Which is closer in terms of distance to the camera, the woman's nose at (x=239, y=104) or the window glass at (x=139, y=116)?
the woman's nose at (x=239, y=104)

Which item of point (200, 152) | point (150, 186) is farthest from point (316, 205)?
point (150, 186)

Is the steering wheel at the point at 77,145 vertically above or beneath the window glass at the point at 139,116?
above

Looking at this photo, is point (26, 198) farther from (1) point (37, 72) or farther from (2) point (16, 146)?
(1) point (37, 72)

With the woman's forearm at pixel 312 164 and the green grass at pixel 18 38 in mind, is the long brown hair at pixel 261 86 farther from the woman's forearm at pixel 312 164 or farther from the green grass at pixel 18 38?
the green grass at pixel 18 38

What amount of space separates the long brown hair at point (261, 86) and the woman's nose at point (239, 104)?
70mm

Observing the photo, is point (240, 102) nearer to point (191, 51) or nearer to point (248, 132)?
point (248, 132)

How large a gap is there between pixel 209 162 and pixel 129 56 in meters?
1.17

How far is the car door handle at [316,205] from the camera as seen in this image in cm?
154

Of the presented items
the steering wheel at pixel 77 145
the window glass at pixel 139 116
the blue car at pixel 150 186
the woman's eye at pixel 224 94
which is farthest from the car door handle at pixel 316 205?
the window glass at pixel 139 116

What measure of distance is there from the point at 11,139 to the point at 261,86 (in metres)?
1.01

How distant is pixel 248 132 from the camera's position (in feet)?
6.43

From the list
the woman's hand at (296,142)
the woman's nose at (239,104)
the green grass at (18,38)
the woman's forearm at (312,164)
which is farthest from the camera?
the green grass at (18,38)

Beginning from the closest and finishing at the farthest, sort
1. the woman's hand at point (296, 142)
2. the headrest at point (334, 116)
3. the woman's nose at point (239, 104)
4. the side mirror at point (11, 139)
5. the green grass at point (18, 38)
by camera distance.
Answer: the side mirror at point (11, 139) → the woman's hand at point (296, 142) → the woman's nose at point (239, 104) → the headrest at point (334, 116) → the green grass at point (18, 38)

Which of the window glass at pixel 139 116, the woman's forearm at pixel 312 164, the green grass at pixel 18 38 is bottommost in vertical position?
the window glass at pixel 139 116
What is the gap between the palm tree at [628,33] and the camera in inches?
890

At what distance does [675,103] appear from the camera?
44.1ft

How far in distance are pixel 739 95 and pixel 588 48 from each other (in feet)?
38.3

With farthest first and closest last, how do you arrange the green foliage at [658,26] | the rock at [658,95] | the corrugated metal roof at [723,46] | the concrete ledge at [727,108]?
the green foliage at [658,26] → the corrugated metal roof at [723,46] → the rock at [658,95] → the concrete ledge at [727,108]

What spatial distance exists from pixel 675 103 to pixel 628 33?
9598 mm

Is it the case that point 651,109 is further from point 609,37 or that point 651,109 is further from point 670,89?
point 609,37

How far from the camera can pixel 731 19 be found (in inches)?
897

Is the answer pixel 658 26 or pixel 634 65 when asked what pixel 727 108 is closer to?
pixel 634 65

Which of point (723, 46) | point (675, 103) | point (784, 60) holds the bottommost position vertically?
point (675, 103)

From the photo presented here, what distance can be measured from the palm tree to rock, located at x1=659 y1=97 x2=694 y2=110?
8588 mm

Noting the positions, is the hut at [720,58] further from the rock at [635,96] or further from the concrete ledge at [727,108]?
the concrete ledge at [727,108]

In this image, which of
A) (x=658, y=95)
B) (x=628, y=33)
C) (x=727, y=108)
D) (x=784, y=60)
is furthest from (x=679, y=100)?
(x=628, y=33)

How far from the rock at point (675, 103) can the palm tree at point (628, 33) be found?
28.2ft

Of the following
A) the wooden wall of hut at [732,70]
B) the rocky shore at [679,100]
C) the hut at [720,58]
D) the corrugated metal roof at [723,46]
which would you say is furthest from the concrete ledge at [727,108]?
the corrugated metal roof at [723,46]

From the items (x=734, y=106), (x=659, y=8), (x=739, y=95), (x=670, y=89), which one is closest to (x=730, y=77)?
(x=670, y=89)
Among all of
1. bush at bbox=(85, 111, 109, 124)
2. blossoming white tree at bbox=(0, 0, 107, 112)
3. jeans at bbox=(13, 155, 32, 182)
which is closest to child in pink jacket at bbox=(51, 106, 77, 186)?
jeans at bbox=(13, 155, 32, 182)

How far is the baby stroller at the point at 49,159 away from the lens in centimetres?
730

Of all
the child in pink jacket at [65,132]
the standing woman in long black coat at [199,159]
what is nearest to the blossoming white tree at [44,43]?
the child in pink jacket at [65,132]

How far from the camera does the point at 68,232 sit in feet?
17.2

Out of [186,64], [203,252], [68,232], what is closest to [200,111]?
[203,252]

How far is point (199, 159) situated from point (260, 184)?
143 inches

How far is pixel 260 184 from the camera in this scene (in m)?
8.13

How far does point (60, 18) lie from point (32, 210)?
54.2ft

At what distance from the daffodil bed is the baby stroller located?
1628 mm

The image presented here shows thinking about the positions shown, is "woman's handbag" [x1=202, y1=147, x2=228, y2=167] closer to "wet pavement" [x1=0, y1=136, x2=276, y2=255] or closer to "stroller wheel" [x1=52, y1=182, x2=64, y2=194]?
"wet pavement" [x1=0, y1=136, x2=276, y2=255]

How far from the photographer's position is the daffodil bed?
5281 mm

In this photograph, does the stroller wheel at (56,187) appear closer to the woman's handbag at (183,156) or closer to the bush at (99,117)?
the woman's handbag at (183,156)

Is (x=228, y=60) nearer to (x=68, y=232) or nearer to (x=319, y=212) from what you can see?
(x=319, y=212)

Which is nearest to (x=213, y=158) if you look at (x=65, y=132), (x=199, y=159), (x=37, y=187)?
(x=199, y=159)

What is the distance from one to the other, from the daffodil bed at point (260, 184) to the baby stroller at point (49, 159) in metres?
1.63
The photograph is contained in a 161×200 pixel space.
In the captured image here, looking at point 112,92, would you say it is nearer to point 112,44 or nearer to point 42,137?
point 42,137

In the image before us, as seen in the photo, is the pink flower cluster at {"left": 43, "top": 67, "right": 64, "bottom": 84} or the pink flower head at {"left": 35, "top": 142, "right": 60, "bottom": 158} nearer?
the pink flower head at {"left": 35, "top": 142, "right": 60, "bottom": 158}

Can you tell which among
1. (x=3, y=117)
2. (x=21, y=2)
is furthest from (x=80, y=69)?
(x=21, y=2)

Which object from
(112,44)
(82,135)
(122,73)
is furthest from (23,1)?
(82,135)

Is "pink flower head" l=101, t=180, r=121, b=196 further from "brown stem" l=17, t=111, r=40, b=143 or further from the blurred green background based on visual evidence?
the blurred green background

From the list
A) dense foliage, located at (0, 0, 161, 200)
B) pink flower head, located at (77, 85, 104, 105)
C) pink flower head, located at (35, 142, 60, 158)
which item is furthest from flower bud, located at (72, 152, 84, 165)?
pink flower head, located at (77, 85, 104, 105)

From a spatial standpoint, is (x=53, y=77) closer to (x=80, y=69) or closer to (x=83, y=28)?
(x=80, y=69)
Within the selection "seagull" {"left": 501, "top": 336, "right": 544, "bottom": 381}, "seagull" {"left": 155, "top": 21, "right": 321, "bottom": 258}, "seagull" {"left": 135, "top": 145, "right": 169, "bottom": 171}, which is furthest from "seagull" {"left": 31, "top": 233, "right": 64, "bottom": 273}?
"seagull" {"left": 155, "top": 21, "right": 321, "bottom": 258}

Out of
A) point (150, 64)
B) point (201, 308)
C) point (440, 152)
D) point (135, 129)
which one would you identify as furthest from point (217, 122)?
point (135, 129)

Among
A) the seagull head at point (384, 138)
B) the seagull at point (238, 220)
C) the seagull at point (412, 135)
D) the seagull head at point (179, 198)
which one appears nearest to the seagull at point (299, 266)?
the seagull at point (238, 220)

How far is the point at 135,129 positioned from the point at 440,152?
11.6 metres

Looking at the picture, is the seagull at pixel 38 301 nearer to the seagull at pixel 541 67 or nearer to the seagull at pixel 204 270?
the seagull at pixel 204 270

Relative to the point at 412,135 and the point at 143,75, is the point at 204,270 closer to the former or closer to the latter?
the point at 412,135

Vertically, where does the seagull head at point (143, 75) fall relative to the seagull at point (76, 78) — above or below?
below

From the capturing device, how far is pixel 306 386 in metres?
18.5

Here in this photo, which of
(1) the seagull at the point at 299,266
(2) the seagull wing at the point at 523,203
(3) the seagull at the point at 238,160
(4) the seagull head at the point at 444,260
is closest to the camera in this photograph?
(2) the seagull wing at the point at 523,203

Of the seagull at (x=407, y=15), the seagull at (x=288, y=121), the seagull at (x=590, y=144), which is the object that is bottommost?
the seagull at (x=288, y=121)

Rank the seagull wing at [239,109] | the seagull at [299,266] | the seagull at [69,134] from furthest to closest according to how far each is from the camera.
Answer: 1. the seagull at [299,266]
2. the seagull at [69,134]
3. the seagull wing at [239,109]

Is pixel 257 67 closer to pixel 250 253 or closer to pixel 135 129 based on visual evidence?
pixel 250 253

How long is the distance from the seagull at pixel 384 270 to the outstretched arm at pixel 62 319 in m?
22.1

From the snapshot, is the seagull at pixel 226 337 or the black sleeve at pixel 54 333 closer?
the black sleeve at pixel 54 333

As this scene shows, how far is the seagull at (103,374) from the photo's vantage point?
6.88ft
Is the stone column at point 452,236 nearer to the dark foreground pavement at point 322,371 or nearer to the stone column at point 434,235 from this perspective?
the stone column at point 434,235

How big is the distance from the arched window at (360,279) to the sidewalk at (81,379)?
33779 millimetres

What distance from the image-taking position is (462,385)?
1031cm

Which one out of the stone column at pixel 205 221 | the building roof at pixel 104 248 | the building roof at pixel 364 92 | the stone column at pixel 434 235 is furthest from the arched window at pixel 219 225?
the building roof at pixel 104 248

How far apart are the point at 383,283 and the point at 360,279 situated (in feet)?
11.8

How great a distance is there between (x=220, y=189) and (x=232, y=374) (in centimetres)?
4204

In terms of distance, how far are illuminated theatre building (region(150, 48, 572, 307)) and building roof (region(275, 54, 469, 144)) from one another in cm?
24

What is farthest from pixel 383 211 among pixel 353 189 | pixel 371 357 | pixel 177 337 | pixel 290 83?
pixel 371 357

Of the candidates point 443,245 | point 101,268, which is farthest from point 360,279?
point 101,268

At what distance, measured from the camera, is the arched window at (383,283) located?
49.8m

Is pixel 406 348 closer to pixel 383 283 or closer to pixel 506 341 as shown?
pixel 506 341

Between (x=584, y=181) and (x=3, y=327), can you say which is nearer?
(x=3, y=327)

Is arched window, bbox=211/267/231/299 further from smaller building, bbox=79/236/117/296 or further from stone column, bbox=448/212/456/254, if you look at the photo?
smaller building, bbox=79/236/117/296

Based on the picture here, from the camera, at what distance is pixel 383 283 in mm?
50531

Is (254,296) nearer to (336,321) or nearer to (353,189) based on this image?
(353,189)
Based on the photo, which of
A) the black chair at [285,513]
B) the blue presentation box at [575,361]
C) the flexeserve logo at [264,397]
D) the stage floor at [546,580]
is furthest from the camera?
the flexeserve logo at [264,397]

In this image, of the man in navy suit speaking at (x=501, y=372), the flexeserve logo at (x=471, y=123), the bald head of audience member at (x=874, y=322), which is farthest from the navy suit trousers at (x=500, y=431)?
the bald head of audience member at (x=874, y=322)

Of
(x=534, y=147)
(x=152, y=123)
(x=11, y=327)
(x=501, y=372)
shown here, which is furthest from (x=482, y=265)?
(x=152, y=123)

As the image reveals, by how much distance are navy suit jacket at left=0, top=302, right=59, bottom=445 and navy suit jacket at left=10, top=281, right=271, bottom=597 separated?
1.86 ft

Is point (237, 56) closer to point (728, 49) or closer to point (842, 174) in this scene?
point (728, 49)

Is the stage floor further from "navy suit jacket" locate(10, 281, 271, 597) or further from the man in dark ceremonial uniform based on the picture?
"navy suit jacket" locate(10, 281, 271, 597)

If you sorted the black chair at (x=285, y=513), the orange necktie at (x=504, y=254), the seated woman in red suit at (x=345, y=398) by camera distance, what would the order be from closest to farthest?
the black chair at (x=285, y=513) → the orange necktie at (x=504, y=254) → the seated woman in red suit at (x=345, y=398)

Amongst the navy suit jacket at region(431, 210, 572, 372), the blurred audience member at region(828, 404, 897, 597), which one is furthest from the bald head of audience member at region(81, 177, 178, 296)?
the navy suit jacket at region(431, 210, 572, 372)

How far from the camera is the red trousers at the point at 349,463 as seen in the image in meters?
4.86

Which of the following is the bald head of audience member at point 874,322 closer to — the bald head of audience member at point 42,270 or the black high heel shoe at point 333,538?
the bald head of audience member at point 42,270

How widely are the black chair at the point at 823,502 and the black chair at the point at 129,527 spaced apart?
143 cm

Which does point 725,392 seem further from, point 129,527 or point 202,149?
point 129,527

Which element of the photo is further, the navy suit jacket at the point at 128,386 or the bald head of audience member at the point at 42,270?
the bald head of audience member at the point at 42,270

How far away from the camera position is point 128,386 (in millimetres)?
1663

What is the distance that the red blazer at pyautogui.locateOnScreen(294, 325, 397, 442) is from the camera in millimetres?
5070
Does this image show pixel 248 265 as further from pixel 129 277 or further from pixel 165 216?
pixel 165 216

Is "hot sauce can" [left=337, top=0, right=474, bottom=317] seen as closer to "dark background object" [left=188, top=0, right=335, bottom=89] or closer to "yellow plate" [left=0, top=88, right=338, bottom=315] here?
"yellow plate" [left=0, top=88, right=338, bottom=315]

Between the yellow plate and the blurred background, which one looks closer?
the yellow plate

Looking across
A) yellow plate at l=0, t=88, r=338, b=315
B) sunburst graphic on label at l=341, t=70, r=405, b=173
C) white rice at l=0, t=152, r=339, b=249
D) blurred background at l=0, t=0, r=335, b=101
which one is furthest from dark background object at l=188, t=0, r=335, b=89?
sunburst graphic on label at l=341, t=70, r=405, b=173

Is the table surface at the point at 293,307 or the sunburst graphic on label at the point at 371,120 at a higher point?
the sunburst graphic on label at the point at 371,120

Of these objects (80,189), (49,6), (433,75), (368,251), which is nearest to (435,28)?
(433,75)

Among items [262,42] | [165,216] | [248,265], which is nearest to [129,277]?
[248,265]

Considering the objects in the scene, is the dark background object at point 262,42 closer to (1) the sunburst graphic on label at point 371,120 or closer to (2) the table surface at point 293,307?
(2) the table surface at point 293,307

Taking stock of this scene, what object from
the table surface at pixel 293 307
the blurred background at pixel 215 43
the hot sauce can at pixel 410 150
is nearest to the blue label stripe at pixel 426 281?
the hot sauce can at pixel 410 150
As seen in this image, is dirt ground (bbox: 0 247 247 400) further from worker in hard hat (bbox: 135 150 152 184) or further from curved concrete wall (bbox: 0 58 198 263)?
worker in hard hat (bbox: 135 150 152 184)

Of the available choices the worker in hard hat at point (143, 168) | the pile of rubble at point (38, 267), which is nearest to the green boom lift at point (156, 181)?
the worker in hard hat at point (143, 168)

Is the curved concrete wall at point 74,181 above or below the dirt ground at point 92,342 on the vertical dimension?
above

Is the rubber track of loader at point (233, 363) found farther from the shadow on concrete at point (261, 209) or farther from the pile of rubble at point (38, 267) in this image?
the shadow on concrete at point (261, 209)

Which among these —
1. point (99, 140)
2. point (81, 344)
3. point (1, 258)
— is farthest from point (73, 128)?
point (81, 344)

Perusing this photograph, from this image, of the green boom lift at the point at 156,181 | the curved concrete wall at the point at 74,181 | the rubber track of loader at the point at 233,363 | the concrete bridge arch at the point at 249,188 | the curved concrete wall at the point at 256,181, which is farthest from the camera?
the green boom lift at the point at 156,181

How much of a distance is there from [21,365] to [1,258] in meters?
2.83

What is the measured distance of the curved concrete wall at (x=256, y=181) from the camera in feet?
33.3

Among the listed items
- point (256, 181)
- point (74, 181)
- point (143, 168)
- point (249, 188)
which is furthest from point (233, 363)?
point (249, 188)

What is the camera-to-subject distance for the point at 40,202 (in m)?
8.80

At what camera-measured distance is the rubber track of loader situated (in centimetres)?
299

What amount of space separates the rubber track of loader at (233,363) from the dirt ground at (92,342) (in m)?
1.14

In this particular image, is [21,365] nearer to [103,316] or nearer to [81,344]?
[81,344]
■ ■ ■ ■
Restate word for word the lines from the one holding "What is the measured" to the end of the listing, both ends included, and nothing more.

§ **Exercise result**
What is the measured distance of the curved concrete wall at (x=256, y=181) from the camera in feet?
33.3

Among the listed items
- point (256, 181)
- point (74, 181)
- point (143, 168)
- point (249, 188)
which is furthest from point (233, 363)?
point (249, 188)

What is the camera-to-subject distance for the point at 40,202 (in m)?
8.80

At what camera-measured distance is the rubber track of loader situated (in centimetres)?
299

What amount of space separates the rubber track of loader at (233,363) from the dirt ground at (92,342) (in m)?
1.14

In this particular image, is [21,365] nearer to [103,316] or nearer to [81,344]?
[81,344]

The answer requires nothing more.